Ruby Tuesday’s had 945 locations in 2007.
Today, the chain is down to 209 stores.
The chain launched in 1972, where it grew every year until 2007 and had reported revenues of 1.4 billion dollars at peak.
Today, the company has lost nearly 80% of all locations, went from being publicly traded to going private and was one of the worst hit chains with COVID, where it closed over 150 locations during the pandemic.
Big question, what happened?
Looking at this, the first thing many people cite is the decline of malls in the United States.
Ruby Tuesday’s built itself for decades getting deals in malls as they became more popular in the 1980s.
For the last 20 years, malls have been in a decline, where it’s projected 25% of malls will close by the year 2027.
This was also predicted before COVID, where Credit Suisse said they projected 25% of malls to close by 2022 in the year 2017.
Credit Suisse was wrong, but many malls are still seeing reduced foot traffic and closing for many is likely.
The mall issue is an obvious problem, but I don’t actually think it’s the big one.
AMC pre COVID was growing, where it doubled from 2014 to 2019, going from 2.7 billion in revenue to 5.4 billion.
AMC is a business heavily dependent on malls and they succeeded, as well as gyms and some other businesses.
The issue for Ruby Tuesday’s seems to be the style of restaurant in itself.
Apple Bee’s has 1,572 locations currently.
They’ve had a smaller decline in the last decade, going from around 2,000 stores almost a 25% decline.
1,289 Chili’s locations are in the US.
They haven’t seen as huge of a store decline, but the parent company, Brinker International, has seen a 30% drop in stock value the last five years and revenue was stagnant with inflation from 2014 to 2019.
All of these chain sit down restaurants have had heavy declines, where they don’t seem to appeal to people anymore.
Two thoughts on why this is the case.
First, the change in restaurant culture with menu’s.
Chain restaurants like Cheesecake Factory and many others market large menu’s often.
Large menu’s at early restaurants a hundred years ago were the norm, where today smaller menu’s are seen as fine dining.
A hundred years ago, the idea of a restaurant was new, so it’d be seen as classy to be able to go into a place and get an option of 100 different things.
Today, specialty is key and people like eating at places which perfect a set menu.
This makes the chain restaurants a little obsolete and why Chili’s in 2017 cut the menu size by 40%, saying it was difficult for the kitchen and wasn’t liked by customers.
Issue two, general branding in public perception.
I remember about 15 years ago watching an episode of Two & a Half Men, where Charlie & Alan were on a double date.
Alan’s date was Charlie’s dates friend and supposed to be from the south. She mentioned they didn’t have many nice restaurants where she’s from. Charlie goes “really” and she responds “Well, we have a Friday’s and a Ruby Tuesday’s”.
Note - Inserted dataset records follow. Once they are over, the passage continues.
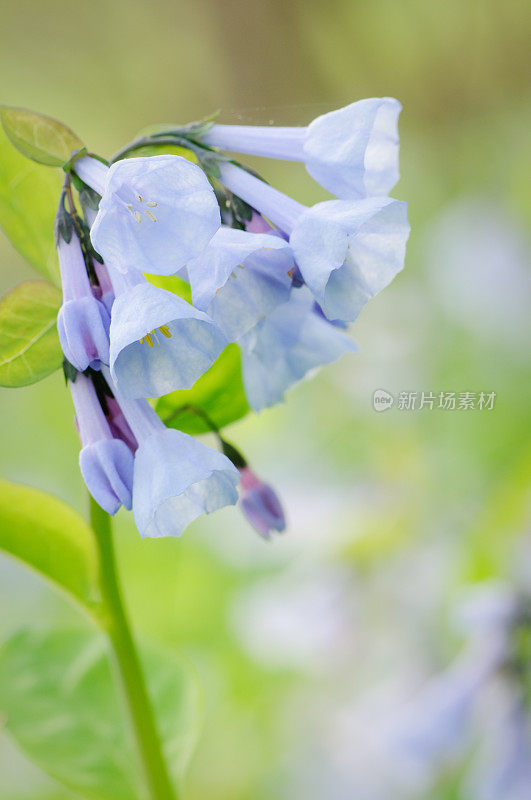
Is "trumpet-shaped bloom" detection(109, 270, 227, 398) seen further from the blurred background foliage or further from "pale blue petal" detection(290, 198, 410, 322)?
the blurred background foliage

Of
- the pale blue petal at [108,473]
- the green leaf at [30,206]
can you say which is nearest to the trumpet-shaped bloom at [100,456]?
the pale blue petal at [108,473]

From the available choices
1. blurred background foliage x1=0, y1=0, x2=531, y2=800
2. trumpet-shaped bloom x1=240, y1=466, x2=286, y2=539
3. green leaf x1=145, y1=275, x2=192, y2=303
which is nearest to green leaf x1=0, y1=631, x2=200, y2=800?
blurred background foliage x1=0, y1=0, x2=531, y2=800

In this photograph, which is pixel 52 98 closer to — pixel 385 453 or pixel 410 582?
pixel 385 453

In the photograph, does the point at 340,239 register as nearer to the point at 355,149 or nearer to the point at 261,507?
the point at 355,149

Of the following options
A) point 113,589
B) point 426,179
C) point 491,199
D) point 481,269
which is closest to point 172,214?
point 113,589

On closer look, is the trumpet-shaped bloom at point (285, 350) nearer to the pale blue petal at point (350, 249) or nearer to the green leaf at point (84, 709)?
the pale blue petal at point (350, 249)

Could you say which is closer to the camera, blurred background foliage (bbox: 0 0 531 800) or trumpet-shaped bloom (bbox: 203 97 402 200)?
trumpet-shaped bloom (bbox: 203 97 402 200)

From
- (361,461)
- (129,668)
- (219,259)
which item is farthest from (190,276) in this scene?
(361,461)
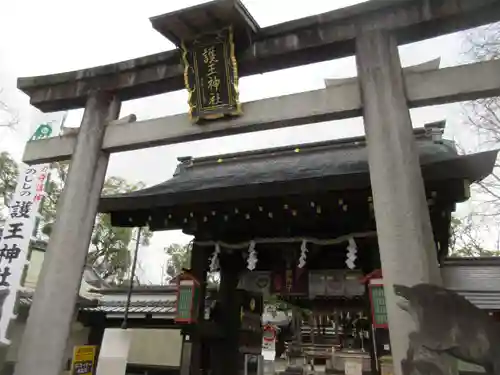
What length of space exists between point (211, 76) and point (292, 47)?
1029 millimetres

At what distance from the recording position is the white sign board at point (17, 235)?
617 centimetres

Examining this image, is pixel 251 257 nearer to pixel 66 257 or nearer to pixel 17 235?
pixel 66 257

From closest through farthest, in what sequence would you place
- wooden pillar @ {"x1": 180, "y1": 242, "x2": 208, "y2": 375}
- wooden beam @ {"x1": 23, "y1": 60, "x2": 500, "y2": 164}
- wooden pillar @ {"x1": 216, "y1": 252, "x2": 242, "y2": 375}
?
wooden beam @ {"x1": 23, "y1": 60, "x2": 500, "y2": 164} < wooden pillar @ {"x1": 180, "y1": 242, "x2": 208, "y2": 375} < wooden pillar @ {"x1": 216, "y1": 252, "x2": 242, "y2": 375}

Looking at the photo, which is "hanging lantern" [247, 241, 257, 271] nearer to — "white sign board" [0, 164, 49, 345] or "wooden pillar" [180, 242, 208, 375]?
"wooden pillar" [180, 242, 208, 375]

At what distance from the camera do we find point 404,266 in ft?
10.3

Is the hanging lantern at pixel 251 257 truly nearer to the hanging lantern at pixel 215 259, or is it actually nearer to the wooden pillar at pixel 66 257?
the hanging lantern at pixel 215 259

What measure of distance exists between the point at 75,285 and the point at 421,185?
12.6ft

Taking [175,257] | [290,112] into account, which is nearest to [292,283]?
[290,112]

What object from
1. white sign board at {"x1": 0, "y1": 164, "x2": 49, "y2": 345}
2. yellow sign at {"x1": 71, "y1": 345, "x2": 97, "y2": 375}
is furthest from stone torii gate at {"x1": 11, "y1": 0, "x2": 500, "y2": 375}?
yellow sign at {"x1": 71, "y1": 345, "x2": 97, "y2": 375}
This is one example of a common trend, where shows such as Family Guy, the Ranch and dozens more have made jokes about these places, to the point it’s made people look down on eating there.
McDonald’s, Chipotle, Taco Bell and fast/quick service chains continue to grow, but that’s due to them focusing on being more of a utility, offering fast and cheap food.
Ruby Tuesday’s and others focus on offering an experience, by people sitting down and eating.
That experience is something which seems to have lost cultural appeal, where if people are going to get an average cost lunch, they prefer going to small businesses over chain locations.
That’s why these places likely will keep declining over the next decade, unless a serious change is made in branding.